▸ **HOW TO COMPLETE THIS TASK**
From the listing below, copy every line with the word "United".

[[ EXTRACTED DATA open ]]

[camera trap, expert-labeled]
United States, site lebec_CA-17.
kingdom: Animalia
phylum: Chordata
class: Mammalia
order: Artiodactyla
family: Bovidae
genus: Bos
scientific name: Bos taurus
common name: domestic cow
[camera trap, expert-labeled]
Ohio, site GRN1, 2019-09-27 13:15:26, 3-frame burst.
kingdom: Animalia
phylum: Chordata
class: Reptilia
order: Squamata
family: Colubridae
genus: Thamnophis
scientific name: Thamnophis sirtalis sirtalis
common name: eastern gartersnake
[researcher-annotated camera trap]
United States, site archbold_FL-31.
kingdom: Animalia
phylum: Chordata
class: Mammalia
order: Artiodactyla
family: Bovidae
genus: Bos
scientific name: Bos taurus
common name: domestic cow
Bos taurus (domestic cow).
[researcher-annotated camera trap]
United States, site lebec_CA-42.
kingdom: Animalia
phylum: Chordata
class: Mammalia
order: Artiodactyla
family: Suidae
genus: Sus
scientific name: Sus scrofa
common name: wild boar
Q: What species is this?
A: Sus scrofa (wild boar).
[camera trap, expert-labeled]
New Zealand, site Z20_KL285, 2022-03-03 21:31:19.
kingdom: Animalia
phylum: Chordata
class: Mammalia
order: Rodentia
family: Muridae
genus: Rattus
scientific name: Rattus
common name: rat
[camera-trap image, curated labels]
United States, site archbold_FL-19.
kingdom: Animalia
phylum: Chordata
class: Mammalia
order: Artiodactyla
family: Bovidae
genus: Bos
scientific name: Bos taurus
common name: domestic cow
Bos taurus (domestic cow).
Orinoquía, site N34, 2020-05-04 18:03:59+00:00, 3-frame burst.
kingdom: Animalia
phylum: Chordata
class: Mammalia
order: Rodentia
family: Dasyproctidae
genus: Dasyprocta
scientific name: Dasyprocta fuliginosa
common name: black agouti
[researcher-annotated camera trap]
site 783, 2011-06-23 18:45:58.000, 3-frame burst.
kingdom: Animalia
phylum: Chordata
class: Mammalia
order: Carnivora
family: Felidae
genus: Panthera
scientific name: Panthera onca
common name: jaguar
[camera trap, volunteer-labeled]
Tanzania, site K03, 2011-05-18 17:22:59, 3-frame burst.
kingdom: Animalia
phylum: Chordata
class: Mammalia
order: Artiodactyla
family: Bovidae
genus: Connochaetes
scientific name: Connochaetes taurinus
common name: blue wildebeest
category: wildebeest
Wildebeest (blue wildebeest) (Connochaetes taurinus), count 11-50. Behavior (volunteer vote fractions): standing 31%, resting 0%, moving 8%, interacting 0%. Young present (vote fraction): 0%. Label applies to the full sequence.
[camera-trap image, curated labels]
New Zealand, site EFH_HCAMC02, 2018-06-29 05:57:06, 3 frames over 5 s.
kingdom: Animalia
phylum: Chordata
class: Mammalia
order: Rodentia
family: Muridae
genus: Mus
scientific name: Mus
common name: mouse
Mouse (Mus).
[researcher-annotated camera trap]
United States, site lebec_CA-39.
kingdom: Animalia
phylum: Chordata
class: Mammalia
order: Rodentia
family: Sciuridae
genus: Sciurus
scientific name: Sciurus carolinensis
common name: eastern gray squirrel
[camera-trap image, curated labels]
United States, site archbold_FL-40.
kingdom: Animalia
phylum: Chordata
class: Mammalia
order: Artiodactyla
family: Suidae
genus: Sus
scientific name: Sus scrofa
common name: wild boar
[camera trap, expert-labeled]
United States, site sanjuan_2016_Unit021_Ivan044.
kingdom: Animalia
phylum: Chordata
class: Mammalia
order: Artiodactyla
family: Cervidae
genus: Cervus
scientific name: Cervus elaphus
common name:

[[ EXTRACTED DATA closed ]]

▸ **THE COMPLETED TASK**
United States, site lebec_CA-17.
United States, site archbold_FL-31.
United States, site lebec_CA-42.
United States, site archbold_FL-19.
United States, site lebec_CA-39.
United States, site archbold_FL-40.
United States, site sanjuan_2016_Unit021_Ivan044.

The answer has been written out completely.